People who know me find it hard to understand why - for the last seven or eight years - I have become somewhat obsessed with antique glass - in particular, Georgian drinking glasses. Since I find it hard to understand myself, it is pretty much impossible for me to explain it, so this post is more of an exercise in thinking out loud, like an obsessive who talks in his sleep.
The photo above is of a bowl of a mid-eighteenth century wine glass, stipple-engraved with a diamond point by someone who was at the absolute pinnacle of his profession, over 250 years ago. It belongs to a friend of mine who is a top glass dealer, and he has probably forgotten more about glass than I'll ever know. If you think that someone like me is obsessive, then try talking to him for an hour or two, or my other friend who took the wonderful photo for him.
What makes this particular glass so spectacularly collectable, is not only the sheer skill involved in the engraving, but the subject matter itself. It is a glass within a glass, and I like to think that the glass held by the putti has itself got another glass engraved on it, and so on and so on, into infinity. Without this engraving, a glass of this sort would be expensive enough - maybe around £1000 - £1500, but I doubt that my mate would part with this one for less than about £30,000, and even then it would only be sold to prevent his wife from starving to death.
In one of the many books on antique glass I have, there is a photo of an 18th century, Italian or French glass, made in the style known as Facon de Venise, and a more over-the-top glass you will never see. The bowl is supported by an impossibly thin stem, and emanating from that stem are equally thin, fronds and laces that sprout away from the bowl like so much spun-sugar surrounding a pudding made for consumption by the King of the Faeries. The caption by the author reads: "The survival of this glass is a testimony to the sobriety of the former owner".
That sums it up really. Part of the fascination for me is that not only have these extremely delicate and fragile objects survived two or three hundred years, many wars and natural disasters, but also they have survived - by definition of their use - in the hands of drunkards.
In terms of ownership and collecting, I have had my moments.

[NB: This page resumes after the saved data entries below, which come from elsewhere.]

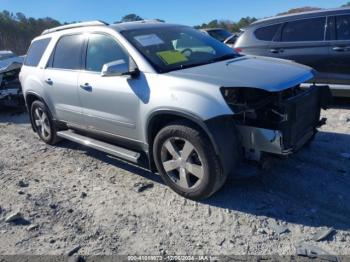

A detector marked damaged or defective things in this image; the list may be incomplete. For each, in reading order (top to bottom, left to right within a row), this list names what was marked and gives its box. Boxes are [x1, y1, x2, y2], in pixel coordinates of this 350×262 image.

severe front damage [0, 50, 24, 107]
crumpled hood [166, 55, 314, 92]
severe front damage [221, 85, 330, 161]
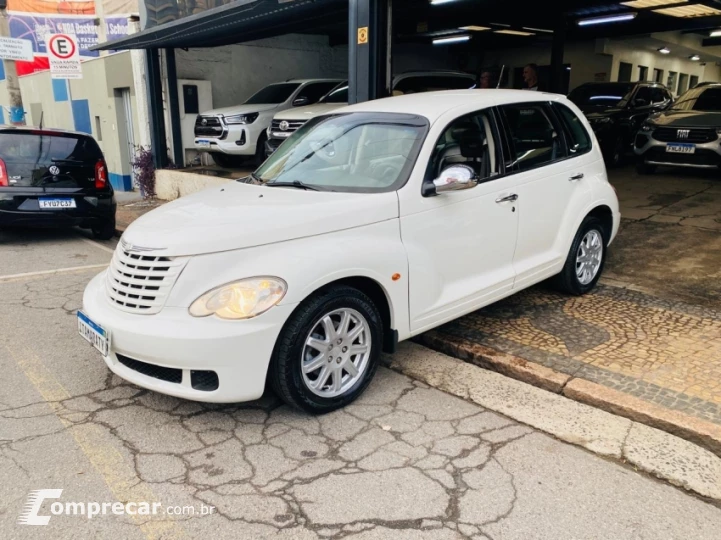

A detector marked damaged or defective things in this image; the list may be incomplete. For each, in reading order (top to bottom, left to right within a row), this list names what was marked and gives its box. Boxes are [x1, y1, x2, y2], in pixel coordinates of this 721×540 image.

cracked concrete pavement [4, 229, 720, 540]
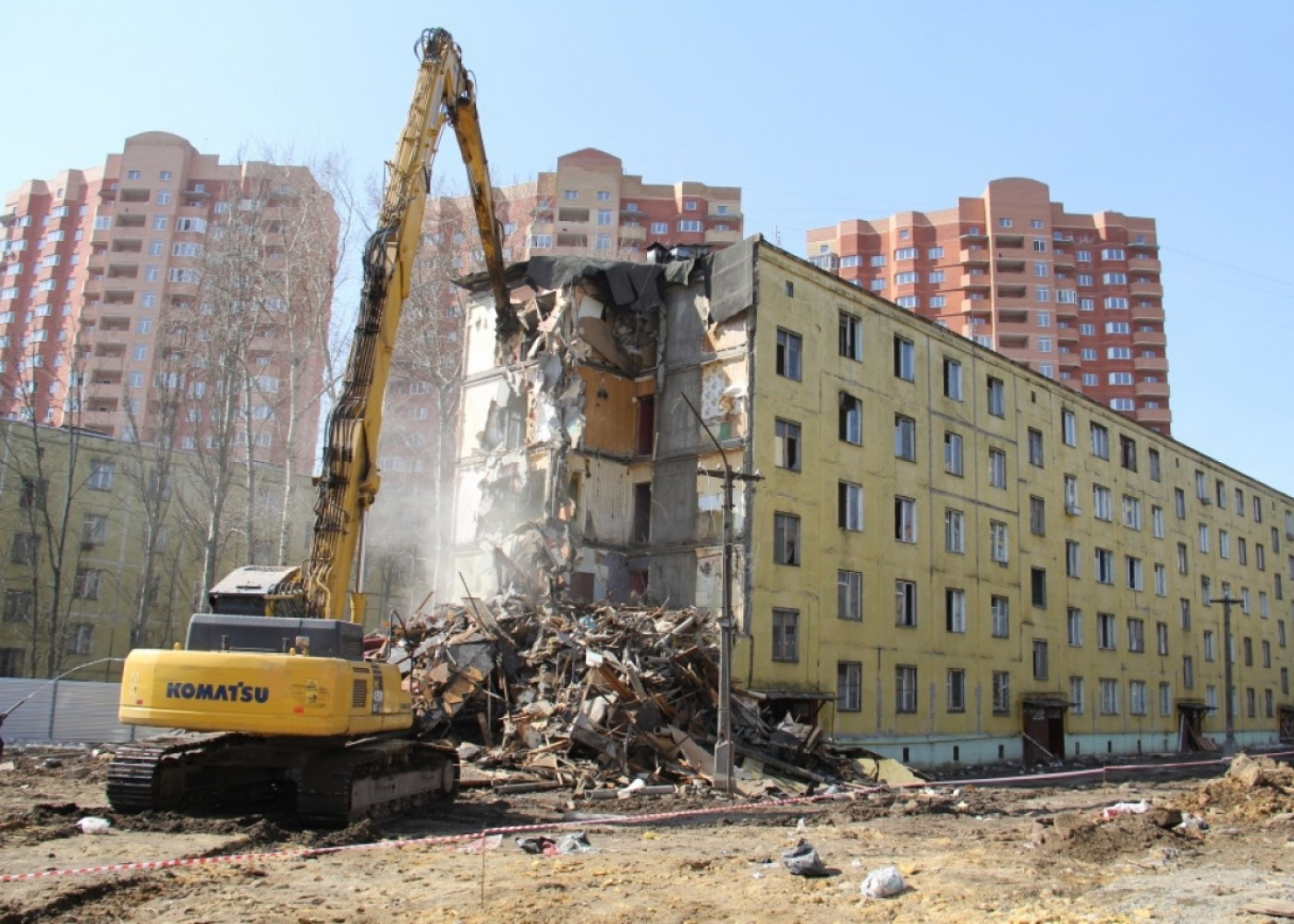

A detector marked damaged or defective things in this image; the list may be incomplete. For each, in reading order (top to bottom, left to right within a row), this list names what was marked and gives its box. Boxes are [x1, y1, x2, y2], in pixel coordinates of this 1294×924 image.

broken wooden debris [364, 595, 909, 798]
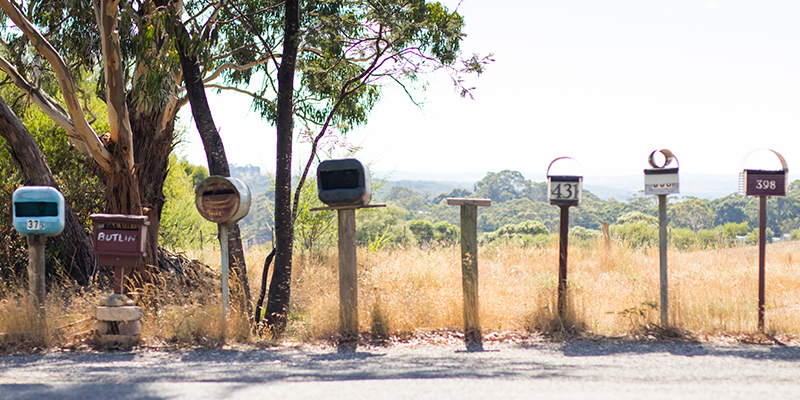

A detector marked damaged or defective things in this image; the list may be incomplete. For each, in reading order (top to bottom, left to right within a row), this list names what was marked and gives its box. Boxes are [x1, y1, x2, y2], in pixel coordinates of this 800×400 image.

rusty mailbox [195, 176, 250, 223]
rusty mailbox [544, 156, 580, 206]
rusty mailbox [90, 214, 150, 268]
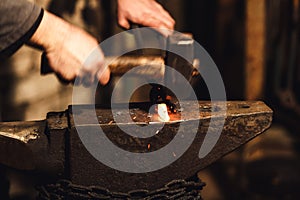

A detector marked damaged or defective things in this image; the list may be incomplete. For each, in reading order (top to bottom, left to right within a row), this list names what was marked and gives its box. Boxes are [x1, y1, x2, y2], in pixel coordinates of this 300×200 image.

rusty metal surface [0, 101, 274, 193]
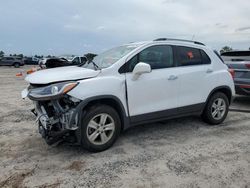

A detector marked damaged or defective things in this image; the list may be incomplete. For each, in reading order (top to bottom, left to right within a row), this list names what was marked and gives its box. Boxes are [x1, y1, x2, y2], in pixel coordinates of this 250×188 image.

damaged front end [23, 81, 81, 145]
broken headlight [27, 81, 78, 100]
front bumper damage [30, 95, 81, 145]
crushed hood [25, 66, 99, 83]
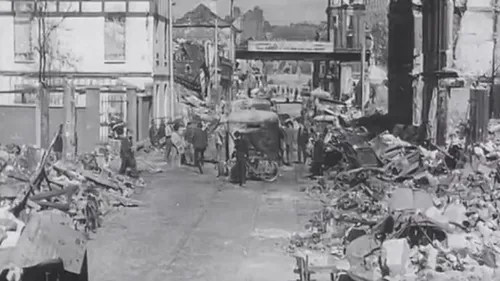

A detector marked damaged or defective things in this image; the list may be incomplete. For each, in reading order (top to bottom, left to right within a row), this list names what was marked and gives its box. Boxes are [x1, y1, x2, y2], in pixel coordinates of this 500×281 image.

broken window [104, 14, 126, 61]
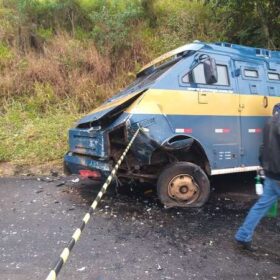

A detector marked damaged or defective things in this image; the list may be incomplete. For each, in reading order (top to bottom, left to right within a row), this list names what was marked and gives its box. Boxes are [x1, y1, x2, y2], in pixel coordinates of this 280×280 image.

crumpled hood [77, 89, 145, 127]
damaged armored truck [64, 41, 280, 208]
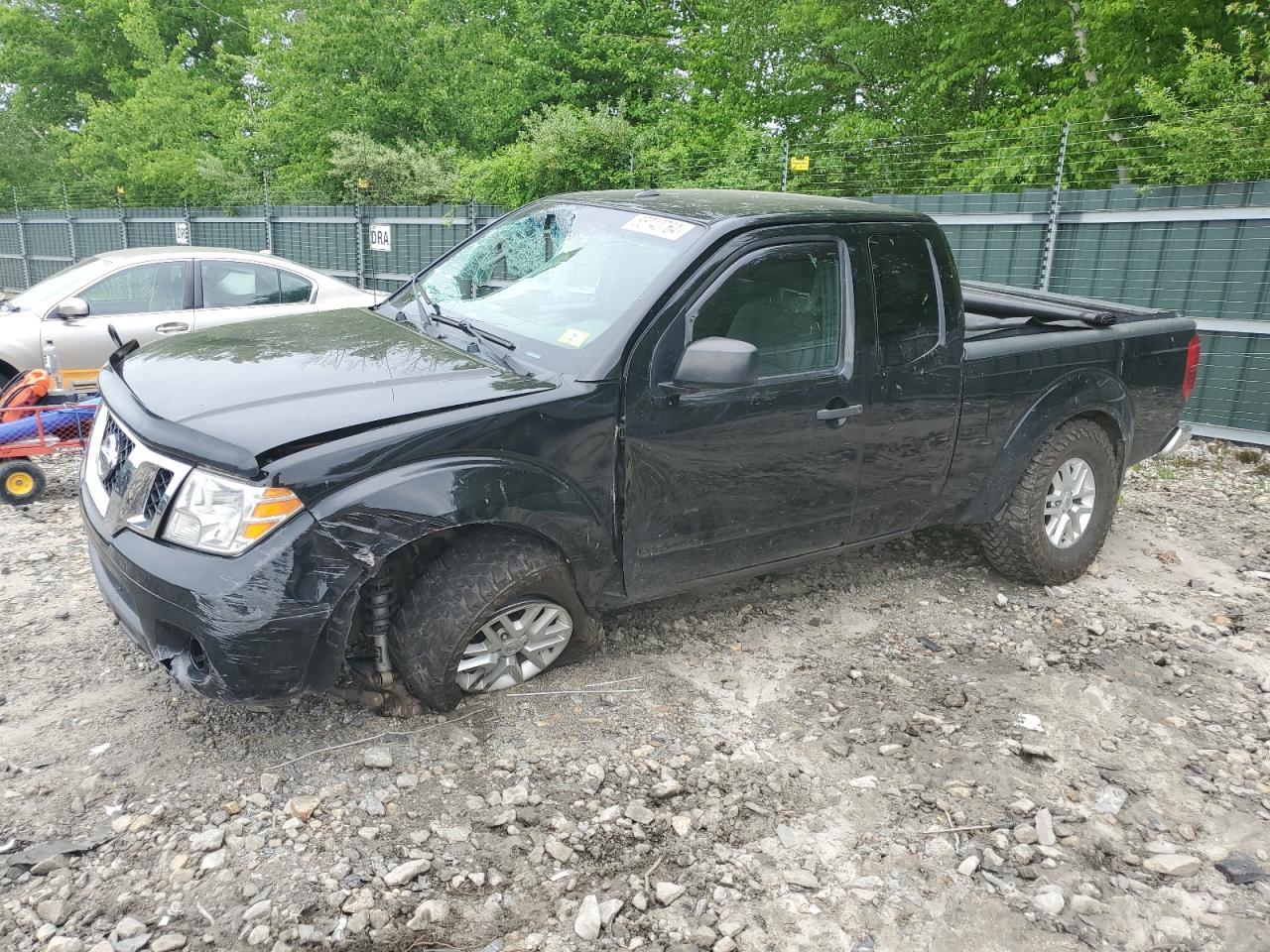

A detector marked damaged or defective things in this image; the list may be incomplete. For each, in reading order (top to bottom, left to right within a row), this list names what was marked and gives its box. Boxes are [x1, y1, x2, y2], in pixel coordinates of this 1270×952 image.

cracked windshield [391, 202, 700, 360]
damaged front bumper [81, 484, 365, 710]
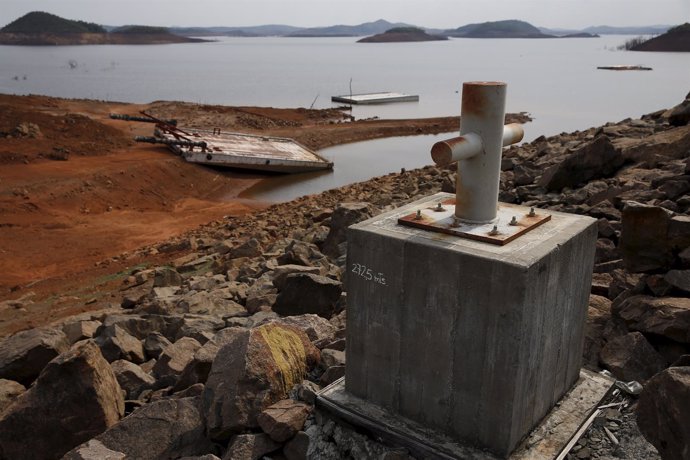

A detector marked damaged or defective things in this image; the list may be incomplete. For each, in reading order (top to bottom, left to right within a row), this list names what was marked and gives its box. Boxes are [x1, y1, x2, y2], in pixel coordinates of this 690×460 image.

rusty metal plate [398, 199, 548, 246]
rusted metal bar [430, 81, 520, 225]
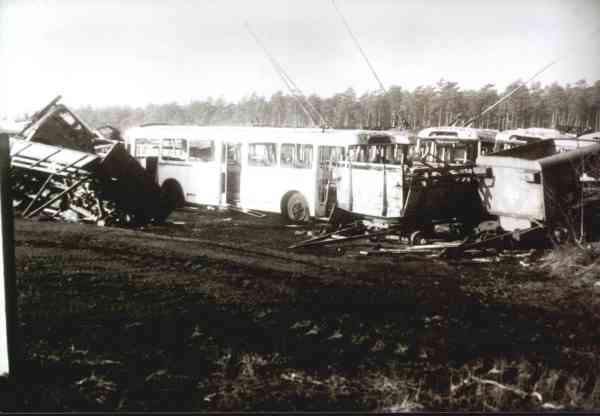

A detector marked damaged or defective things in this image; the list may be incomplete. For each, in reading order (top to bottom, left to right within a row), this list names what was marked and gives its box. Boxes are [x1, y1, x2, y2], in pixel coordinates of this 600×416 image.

damaged trolleybus [123, 126, 360, 221]
wrecked bus [123, 125, 360, 223]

Earlier in the year I spotted a heavy baluster wine glass dating from around 1720, hiding amongst a pile of tatty modern glasses at a country auction, and this - having sold the tat for more than the whole lot in total - effectively cost me nothing, though (without the couple of irritating chips on the foot) would be worth about £2500.
There are beautiful, 18th century, trumpet-shaped wine glasses everywhere which can be bought for around £140 - £200, which is not much when you see what is being asked for a modern, ugly, hand-blown glass today.
I try my absolute hardest to curb my obsession, so I do not attend auctions where I know that some wonderful glass will be sold for more money than I can afford or justify, and the objects that I do acquire are justified using the logic of 'investment', though these are paltry when compared to most collections. My serious collector friends have long since given up that sort of reasoning with their long-suffering spouses, and are now dealers - each deal financing the next and more extravagant purchase. The trouble is, they hate parting with them - any of them. Believe me, it is absolute torture for them, and they could justifiably be diagnosed with some sort of psychological illness as a result. Some of them have become physically ill, but whether or not this is associated with their obsession or just their pre-disposition is unclear.
Here's a little test for you. Get hold of a copy of 'Eighteenth Century English Drinking Glasses' by L.M. Bickerton (the full-sized, NOT the Shire publication), and leaf through it from front to back. If - after an hour or so of this - you find yourself seeking out early drinking glasses in every antique shop or even charity shop you pass, and are unable to pass by them without doing so, then you may have been bitten. Maybe it comes with age, and is a substitute for the frisson of excitement experienced when embarking on the simultaneous pain and pleasure of a new love-affair? There's no fool like an old fool.